This invention relates to managing network faults. 

Proper detection, reporting, and interpretation of faults are 
important activities in keeping networks working properly. As 
shown in figure 1, a network management station 10, can track 
fault notifications to help operators identify failure conditions 
within the network elements 12, 14, 16, 18, such as routers, 
switches, radio nodes, and radio network controllers. When a fault 
(i.e., an event that adversely affects the proper functioning of the 
network element) or other noteworthy event occurs at a network 
element, the element notifies the management station by "sending 
a trap" 20. In a large network, one management station may serve 
hundreds or even thousands of network elements. 

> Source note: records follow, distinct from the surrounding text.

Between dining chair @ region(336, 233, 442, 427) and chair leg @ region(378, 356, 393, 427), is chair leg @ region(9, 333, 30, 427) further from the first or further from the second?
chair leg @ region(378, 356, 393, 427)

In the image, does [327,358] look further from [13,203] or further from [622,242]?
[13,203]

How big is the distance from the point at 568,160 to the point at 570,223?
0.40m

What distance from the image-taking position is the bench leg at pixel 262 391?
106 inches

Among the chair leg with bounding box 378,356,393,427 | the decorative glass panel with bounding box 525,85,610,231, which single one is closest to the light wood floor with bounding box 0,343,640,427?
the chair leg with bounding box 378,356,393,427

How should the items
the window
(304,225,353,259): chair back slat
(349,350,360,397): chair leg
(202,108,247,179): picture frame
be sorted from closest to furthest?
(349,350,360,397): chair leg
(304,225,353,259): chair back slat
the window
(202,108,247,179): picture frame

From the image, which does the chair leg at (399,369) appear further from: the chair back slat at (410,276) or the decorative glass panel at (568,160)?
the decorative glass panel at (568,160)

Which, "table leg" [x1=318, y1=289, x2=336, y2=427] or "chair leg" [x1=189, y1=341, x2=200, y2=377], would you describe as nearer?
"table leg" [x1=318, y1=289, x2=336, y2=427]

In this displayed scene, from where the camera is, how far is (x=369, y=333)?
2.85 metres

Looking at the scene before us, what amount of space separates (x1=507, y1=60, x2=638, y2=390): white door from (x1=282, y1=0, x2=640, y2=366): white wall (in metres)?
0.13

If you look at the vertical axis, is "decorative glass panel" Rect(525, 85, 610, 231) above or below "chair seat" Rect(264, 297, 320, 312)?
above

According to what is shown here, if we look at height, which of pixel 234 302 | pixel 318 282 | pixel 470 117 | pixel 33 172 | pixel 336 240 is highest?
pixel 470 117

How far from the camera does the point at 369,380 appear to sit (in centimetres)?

A fault in one entity 1 1 of a network element may trigger 
cascading faults in other components 13, 15, 17 that rely on the 
faulty component for proper functioning. If a network element 
suffers a bout of cascading faults and sends a trap to the 
management station for each fault, the avalanche of traps may 
overload the management station. The operator 22 at the 
management station may also be overloaded by the amount of 
information carried in the traps and consequently be distracted 
from the key traps that report the root causes of the faults. 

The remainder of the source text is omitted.